# Your tasks
A. Reproduce the part of the passage on estimating saving and investment that opens with the words containing "The major elements" and closes with "reviewed and reassessed.", swapping "reassessed" for "re-evaluated".
B. Write the next part of the passage on estimating saving and investment, picking up after its final sentence.

# Supplied passage
- - - - -

Terms of Reference (ToRs)

The ToRs assigned to the HLC were as follows:

  1. In the light of the higher growth path of the economy, to undertake a critical review of the available estimates of domestic and national saving and investment in the economy, both in the aggregate and its components with respect to data base, methods of estimation, reliability and interpretational significance;
  2. To examine if rapid financial deepening in the economy is getting duly reflected in the estimates of financial saving and suggest improvements, if needed;
  3. To examine the feasibility of directly estimating household saving through integrated income and expenditure surveys;
  4. To examine the feasibility of arriving at separate estimates for pure households, household enterprises and unincorporated bodies through a suitable method;
  5. To examine saving in the farm sector in relation to investments;
  6. To examine if corporate saving estimation should be done on marked-to-market basis or the present book value method;
  7. To suggest improvements in the methods and procedures used in the estimation of corporate investment and saving;
  8. To recommend methods of strengthening public sector saving and investment estimates by taking account of municipalities, city corporations, gram panchayats and other local Governments on the one hand and increased private participation in public investments on the other;
  9. To examine the empirical methods and procedures used in the estimates based on commodity-flow-method and flow-of-funds method and suggest improvements therein;
  10. To suggest new data bases, if any, to be devised/built-up for improving the reliability or checking validity of the estimates; and
  11. To review the existing methodology and suggest improvements in the estimation of capital formation at the regional level.

Background to the setting up of the HLC

Estimation of gross domestic saving and investment has assumed critical significance in the recent times when the Indian economy is undergoing rapid structural changes in the income levels and saving behavior.   In pursuance of this overriding objective, the HLC set out certain distinctive approaches to be adopted so that the aims of improving the data quality not only for unorganised sectors but also for organised sectors, minimising the data gaps and ensuring revalidation of the data bases are achieved. The HLC followed a sector-wise approach for reviewing the estimation procedure and accordingly, four Sub-Committees were set up keeping in view the relatively large number of ToRs assigned to it and the intricacies involved in the estimational issues of savings and investment.

The major elements of the Committee’s approach were along the following lines:

  • Keeping in view the complexities involved in estimating savings and investment from various sectors, there is a need to improve the present data base and methodologies adopted for different sectors of the economy – both organised and unorganised.
  • The ‘rates and ratios’ underlying the present methods for estimation of saving and investment, namely, the flow-of-funds (FoF) and commodity flow methods need to be periodically reviewed and reassessed.
  • To the extent possible, a shift from sample-based estimates of savings and investment to a census based one, particularly for the private corporate sector, would be useful.
  • To achieve robustness of the savings and investment estimates, cross-validation of the estimates across databases and methodologies holds the key. Towards this pursuit, the HLC has undertaken detailed sector-wise exercises to generate newer databases and methodologies.

- - - - -

# Raw data
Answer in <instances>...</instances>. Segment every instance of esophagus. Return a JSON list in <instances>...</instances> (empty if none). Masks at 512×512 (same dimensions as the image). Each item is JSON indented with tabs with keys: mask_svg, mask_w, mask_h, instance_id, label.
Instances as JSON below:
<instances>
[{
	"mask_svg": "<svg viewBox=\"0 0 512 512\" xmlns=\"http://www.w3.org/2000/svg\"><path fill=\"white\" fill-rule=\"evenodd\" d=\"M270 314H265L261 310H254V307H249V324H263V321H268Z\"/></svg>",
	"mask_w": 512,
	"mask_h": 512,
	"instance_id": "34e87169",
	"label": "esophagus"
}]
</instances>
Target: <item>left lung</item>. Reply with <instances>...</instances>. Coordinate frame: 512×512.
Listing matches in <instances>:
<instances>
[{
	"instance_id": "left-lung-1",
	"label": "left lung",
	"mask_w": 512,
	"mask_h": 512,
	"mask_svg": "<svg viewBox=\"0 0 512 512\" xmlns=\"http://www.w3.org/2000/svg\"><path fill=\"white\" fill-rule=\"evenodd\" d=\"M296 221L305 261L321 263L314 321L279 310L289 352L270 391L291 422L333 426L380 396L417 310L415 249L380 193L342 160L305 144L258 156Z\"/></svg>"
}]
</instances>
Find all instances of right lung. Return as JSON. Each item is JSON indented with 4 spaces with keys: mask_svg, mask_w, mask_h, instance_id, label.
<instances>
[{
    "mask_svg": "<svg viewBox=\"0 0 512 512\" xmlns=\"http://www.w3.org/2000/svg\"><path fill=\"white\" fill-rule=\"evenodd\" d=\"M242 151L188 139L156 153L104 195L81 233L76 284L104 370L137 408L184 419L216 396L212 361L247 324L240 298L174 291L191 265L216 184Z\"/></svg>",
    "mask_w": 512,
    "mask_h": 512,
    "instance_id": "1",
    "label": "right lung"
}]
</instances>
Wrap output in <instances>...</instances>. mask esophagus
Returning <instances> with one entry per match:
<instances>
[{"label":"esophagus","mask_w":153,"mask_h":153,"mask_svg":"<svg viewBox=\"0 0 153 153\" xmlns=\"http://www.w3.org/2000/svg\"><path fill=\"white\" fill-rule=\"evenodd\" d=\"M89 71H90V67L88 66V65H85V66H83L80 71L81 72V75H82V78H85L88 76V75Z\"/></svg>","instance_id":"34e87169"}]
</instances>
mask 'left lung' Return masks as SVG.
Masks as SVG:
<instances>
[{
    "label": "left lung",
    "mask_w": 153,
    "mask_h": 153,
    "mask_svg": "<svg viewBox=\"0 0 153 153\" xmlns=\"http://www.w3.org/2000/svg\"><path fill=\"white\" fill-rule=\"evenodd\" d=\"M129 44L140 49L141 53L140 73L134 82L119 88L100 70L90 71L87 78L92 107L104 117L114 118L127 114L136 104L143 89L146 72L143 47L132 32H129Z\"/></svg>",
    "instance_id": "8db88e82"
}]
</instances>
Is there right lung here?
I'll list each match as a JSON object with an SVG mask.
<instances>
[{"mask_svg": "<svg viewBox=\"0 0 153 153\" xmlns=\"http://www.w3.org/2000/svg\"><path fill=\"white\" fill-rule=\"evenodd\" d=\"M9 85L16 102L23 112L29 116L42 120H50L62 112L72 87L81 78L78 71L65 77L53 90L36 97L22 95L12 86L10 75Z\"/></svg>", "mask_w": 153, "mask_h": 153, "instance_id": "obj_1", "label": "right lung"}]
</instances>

- - - - -

# Expected outputs
A.
The major elements of the Committee’s approach were along the following lines:

  • Keeping in view the complexities involved in estimating savings and investment from various sectors, there is a need to improve the present data base and methodologies adopted for different sectors of the economy – both organised and unorganised.
  • The ‘rates and ratios’ underlying the present methods for estimation of saving and investment, namely, the flow-of-funds (FoF) and commodity flow methods need to be periodically reviewed and re-evaluated.

B.
  • The Committee undertook a major initiative of sensitising the apex financial institutions and its interaction with the National Sample Survey Organisation (NSSO) constituted important elements of the approach followed for developing alternative data bases for estimation and cross-validation of the existing estimates. The apex financial bodies [namely, Securities and Exchange Board of India (SEBI), Insurance Regulatory Development Authority (IRDA), National Bank for Agriculture and Rural Development (NABARD) and National Housing Bank (NHB)] have agreed to assist the Government of India and Reserve Bank of India to provide information pertaining to different financial instruments under their regulatory purview regularly to ensure smooth flow of data from diverse primary sources for developing alternative data bases. This is in addition to the information they are already providing under the existing procedure.

Major Recommendations of HLC

Household Sector Savings Estimation

1.       The HLC has recommended that there is a need to undertake a comprehensive income- expenditure survey for households. In order to pave way for eventual introduction of periodical comprehensive survey, the NSSO has agreed to undertake such a survey for households with a pilot survey to begin with, in the year 2010-11. The survey will provide an alternative data base for direct estimation of household savings for cross-validation of the present estimates. It is imperative that the survey of income and expenditure of 'pure households' needs to be taken up concurrently with the Enterprise Survey.

2.       The present method of estimation of savings needs to be strengthened through regular updation of rates and ratios and development of alternative data bases for constant cross-validation of the estimates.

The HLC has recommended specifically for each instrument of household financial savings through a ‘worksheet approach’ as follows: 

Treatment of Currency Holdings by Households

3.       The currency held by households as per the latest available flow-of-funds data be considered for the purpose of estimating the currency component for the household sector’s financial savings estimation. The HLC recommends compilation of flow-of-funds data in a more timely manner to consider different ratios including the ratio of households’ cash holding on a more realistic basis.  

Treatment of Bank Deposits

4.       RBI’s annual survey on ‘Composition and Ownership Pattern of Scheduled Commercial Bank Deposits’ needs to be looked at for further refinement in terms of : (a) representative nature of the sample, (b)margin of error, and (c) Reduction in time-lag.

5.       There is a need to capture institutions like Non- Government Organisations (NGOs) and self-help groups (SHGs) in the returns for deposits provided by banks to the RBI.

6.       There is a need to standardise the database for the estimation of household deposits by using consistently the March 31 figure in place of the last reporting Friday of March. This is available for every year with a lag of three to four months.

Treatment of Co-operative Bank Deposits

7.       NABARD should be involved in providing a projection of household deposits in co-operative banks and credit societies to get around the problem of considerable time-lag in the publication such as ‘Statistical Statements Relating to the Co-operative Movement in India (Credit and Non-credit societies)’.

8.       All efforts should be undertaken to improve the time gap in the publication ‘Statistical Statements Relating to the Co-operative Movement in India (Credit and Non-credit societies)’.

9.       NABARD should continue in its role as the nodal agency for the co-operative sector and provide data for the compilation of national accounts, savings estimates and FoF accounts in so far as the cooperative sector is concerned

10.   The HLC’s recommendations pertaining to cooperative credit societies may be applied to cooperative non-credit societies.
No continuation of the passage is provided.